— Text segment —
::::::::
The longer I live away from the UK, the stranger I find it that people are expected to be grateful for a service that is being paid for from their taxes, or consider themselves lucky to have a 'free' (taxpayer-funded) service that treats them as if they have nothing better to do than waste time trying to access care.
This. We pay for the NHS through our taxes, it's not free, and I don't understand people (clinicians and patients alike) who act as though it is. I know how much pressure it's under, and I'm a massive supporter of the system - a lot of people who slate the NHS don't realise what it would be like to not have it - but that doesn't mean it's not accountable.
Re the appointment booking silliness (and I'm talking pre-Covid here, as obviously that's thrown everything up in the air), I'm convinced it's because the NHS likes to make itself look good by having impressive numbers of people 'able to' be seen on the same day, but this ignores the fact that some problems aren't that pressing and it's not always possible for a patient to attend an appointment the same day (due to logistics like getting time off work at short notice, for example). Chronic conditions, for example, often don't require a same-day appointment.
::::::::
Entries taken from a collection
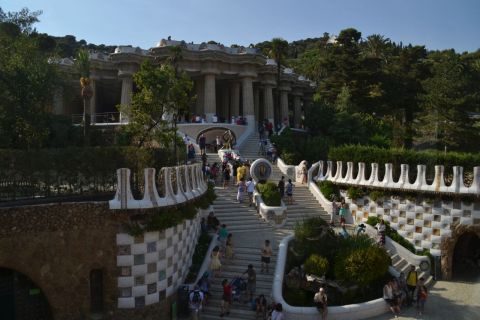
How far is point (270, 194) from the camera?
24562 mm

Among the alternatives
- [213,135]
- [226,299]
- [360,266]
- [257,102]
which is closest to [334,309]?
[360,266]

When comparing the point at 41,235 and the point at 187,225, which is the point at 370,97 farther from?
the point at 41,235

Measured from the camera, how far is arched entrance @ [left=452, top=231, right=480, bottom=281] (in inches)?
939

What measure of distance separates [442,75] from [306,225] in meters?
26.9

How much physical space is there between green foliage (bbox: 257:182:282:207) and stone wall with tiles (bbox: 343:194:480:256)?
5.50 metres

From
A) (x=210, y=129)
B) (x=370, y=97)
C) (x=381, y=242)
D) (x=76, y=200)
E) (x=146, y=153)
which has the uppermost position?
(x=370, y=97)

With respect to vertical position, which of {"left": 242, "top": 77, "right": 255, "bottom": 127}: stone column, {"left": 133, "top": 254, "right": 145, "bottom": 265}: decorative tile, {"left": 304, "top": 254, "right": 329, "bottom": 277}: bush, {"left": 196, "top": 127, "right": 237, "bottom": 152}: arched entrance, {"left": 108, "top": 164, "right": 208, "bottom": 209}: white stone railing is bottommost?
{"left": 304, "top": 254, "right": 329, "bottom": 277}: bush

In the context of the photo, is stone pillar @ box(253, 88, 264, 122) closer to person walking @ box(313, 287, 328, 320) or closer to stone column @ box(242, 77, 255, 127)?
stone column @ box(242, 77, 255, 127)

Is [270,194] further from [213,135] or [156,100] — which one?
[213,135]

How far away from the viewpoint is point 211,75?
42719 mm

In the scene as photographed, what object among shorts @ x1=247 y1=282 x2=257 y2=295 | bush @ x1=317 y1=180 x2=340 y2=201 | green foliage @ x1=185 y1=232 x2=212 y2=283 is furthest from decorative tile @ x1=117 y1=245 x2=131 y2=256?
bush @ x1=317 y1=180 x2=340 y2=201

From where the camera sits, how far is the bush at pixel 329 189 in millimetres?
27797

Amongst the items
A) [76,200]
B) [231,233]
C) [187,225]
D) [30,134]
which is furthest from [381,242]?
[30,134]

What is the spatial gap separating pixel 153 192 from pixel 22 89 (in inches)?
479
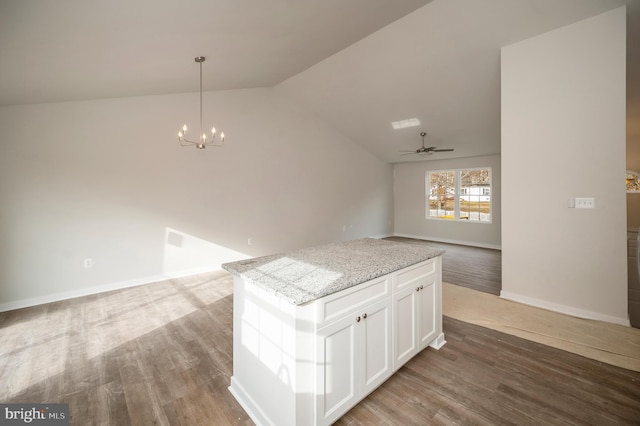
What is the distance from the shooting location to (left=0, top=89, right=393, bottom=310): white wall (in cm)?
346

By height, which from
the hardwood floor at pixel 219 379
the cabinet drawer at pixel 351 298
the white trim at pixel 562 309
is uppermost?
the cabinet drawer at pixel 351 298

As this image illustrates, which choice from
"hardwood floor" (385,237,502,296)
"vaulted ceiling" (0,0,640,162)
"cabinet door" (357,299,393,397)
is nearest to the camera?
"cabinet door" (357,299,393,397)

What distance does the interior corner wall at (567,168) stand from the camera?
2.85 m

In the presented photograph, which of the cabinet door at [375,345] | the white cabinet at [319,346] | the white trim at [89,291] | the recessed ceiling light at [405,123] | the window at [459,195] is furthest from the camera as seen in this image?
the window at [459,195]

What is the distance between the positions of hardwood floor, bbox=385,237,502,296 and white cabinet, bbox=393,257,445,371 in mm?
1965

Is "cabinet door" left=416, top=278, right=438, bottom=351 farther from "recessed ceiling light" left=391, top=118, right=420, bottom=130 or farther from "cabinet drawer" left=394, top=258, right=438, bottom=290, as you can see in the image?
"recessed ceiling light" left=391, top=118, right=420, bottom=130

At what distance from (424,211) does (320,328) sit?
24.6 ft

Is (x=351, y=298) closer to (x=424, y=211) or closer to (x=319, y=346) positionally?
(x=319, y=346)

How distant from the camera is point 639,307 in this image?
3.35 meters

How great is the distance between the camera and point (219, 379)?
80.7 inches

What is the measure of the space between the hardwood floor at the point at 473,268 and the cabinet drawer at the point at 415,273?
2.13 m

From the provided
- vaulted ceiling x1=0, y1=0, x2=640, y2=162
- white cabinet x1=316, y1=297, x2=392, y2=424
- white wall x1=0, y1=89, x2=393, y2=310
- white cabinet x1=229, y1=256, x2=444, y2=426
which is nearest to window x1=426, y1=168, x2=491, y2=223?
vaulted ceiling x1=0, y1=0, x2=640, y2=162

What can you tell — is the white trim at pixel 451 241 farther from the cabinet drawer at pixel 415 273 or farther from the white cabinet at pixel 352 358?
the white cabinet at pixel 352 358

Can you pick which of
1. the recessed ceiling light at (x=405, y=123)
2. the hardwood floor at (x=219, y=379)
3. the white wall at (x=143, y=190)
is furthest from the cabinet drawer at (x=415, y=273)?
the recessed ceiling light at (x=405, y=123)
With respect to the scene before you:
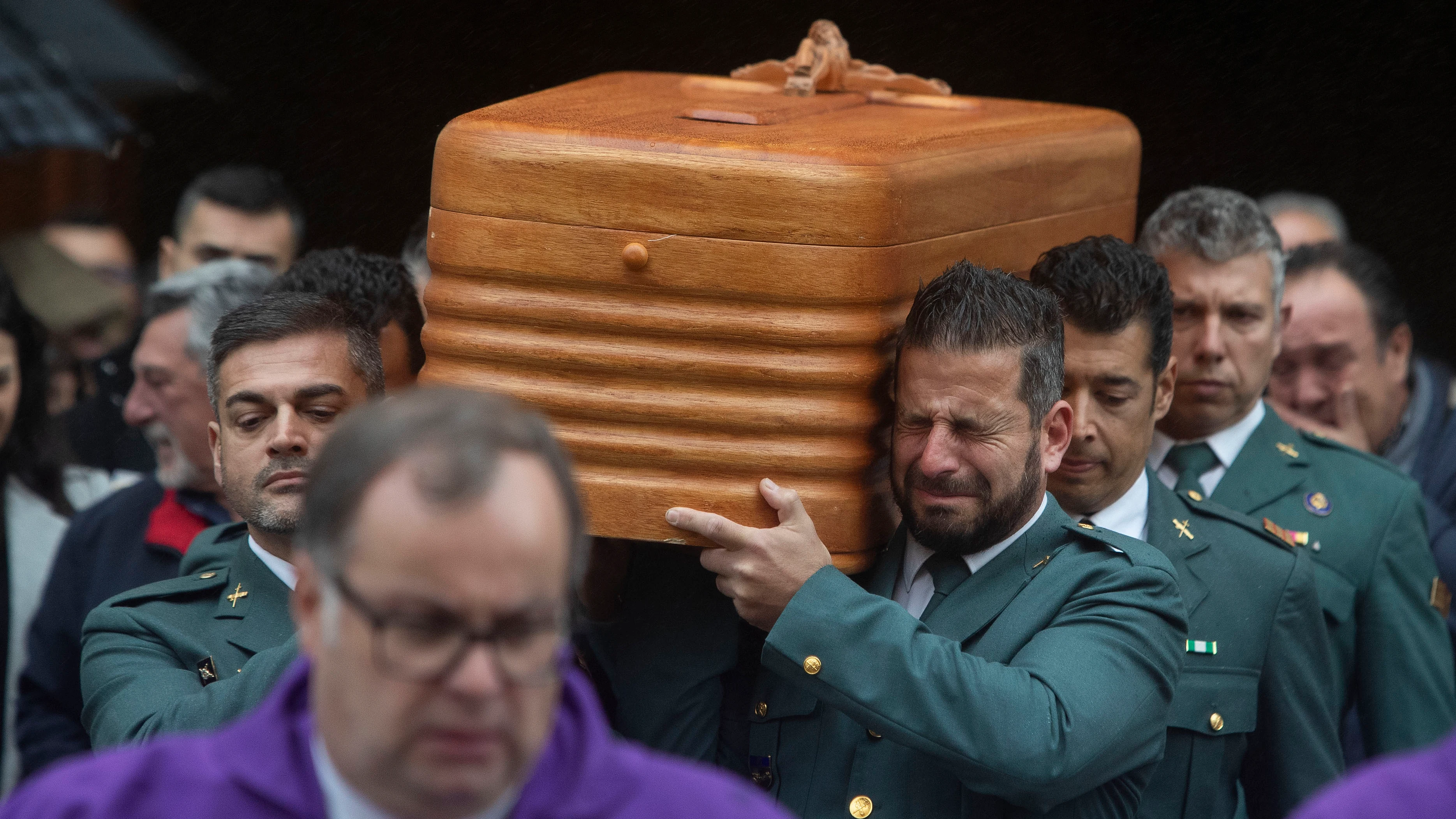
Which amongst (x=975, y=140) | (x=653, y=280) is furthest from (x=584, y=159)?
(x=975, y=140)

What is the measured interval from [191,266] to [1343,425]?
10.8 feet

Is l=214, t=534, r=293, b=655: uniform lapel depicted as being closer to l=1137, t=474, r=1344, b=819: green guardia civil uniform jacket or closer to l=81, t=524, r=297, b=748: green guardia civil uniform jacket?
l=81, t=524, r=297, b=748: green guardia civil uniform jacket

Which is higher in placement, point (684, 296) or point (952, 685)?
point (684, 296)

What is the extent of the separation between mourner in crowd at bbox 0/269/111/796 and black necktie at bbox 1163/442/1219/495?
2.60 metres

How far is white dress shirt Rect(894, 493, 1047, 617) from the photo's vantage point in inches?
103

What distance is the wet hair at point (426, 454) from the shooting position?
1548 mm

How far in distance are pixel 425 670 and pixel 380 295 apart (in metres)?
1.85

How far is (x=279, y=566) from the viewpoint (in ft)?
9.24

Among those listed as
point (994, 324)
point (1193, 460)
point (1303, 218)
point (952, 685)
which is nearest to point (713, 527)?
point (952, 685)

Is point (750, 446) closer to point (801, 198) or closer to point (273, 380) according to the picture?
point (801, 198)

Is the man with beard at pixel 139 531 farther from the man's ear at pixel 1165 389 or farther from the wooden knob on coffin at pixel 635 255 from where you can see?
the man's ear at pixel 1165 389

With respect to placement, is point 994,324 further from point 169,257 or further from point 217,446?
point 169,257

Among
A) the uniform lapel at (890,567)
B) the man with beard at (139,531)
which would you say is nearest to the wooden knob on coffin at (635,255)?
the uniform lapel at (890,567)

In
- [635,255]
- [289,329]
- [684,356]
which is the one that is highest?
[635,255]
::::::::
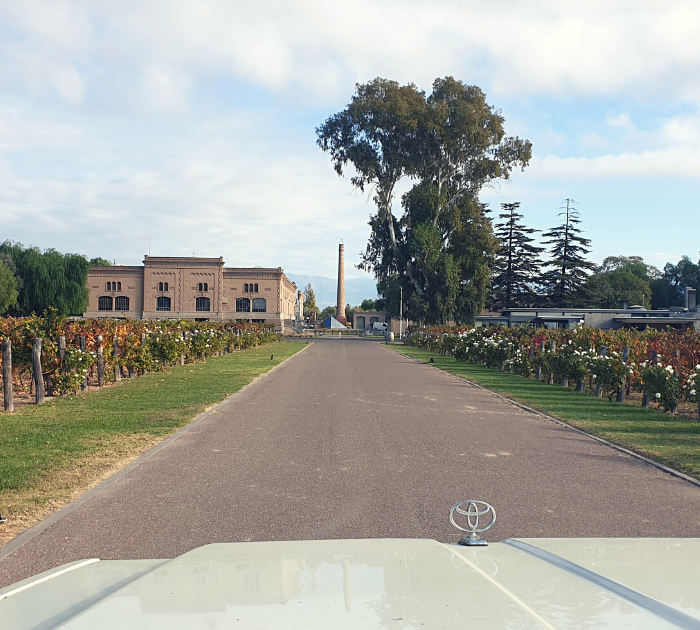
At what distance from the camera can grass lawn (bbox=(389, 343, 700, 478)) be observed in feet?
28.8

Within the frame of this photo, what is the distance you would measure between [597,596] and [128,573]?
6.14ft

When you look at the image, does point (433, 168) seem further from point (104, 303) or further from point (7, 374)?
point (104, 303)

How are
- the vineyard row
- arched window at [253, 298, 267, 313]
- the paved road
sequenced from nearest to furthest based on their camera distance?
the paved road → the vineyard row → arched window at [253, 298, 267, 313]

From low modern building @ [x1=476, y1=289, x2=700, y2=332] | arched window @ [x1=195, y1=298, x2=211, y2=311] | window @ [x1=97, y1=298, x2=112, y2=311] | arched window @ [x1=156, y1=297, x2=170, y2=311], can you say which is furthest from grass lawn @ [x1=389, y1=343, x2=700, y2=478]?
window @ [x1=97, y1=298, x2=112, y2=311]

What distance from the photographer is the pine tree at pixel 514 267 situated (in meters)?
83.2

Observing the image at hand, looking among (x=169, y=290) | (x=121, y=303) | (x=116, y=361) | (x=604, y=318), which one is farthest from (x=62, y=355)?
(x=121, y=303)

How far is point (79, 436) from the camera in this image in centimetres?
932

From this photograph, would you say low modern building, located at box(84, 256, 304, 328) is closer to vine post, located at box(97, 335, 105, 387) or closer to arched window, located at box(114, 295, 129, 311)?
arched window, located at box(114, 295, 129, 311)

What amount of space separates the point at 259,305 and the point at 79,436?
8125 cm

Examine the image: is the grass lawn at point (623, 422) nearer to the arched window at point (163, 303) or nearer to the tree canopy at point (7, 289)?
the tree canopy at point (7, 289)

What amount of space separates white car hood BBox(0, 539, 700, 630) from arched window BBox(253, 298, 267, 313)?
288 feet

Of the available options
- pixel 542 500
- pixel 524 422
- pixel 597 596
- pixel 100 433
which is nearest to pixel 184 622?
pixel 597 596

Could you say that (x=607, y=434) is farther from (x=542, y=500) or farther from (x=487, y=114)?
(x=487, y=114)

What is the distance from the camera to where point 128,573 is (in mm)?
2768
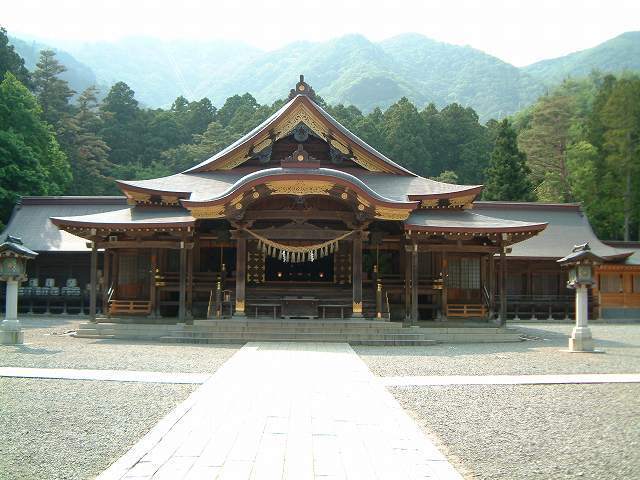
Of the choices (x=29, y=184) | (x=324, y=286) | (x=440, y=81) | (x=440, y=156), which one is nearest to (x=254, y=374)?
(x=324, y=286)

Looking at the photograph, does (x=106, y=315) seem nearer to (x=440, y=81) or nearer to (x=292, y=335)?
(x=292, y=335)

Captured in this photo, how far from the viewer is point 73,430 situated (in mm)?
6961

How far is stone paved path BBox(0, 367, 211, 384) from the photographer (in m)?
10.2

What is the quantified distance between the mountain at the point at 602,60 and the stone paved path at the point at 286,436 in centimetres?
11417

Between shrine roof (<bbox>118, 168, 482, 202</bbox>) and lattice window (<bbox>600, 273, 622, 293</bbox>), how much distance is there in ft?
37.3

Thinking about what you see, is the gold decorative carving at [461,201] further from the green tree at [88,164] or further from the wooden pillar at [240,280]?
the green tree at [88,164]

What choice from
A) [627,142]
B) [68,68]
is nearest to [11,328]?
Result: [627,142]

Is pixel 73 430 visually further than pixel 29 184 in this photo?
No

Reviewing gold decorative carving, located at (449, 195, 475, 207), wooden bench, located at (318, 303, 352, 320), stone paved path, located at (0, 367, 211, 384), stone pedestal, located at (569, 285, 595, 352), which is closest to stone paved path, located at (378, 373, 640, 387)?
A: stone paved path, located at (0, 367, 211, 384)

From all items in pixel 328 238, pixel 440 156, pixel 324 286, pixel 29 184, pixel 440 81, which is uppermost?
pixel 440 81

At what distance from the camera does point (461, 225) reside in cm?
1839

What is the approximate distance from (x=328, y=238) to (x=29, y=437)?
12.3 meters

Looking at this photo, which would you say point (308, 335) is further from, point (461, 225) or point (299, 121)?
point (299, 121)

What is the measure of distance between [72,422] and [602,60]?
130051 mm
::::::::
— Exercise instructions —
Resume the discussion of NHS appointment booking, writing what comes after its last sentence. These records were drawn from a different source than the text.

— Reply —
The current system is a trial for me as I have ME and find afternoon appointments much easier, but those seem not to exist any more if the receptionists are to be believed. (I'm not sure of the exact details of how the booking system works, so willing to stand corrected on this, but all I know is that every time I ask for an afternoon appointment I'm told there aren't any, and often informed patronisingly that 'most patients prefer mornings'.)
Sometimes I get 'can you come now?' which again is great for pressing problems, but not usually necessary for me, so I find myself feeling I'd rather that immediate appointment went to someone who really needed it.
If I seem to have a bee in my bonnet about this it's because I've had a few negative experiences trying to get appointments in the afternoon or on a different day. I was once told by a receptionist 'Well, you're not ill, are you dear, if you don't want to see the doctor as soon as possible?' which I felt betrayed a breathtaking ignorance about the nature of chronic conditions.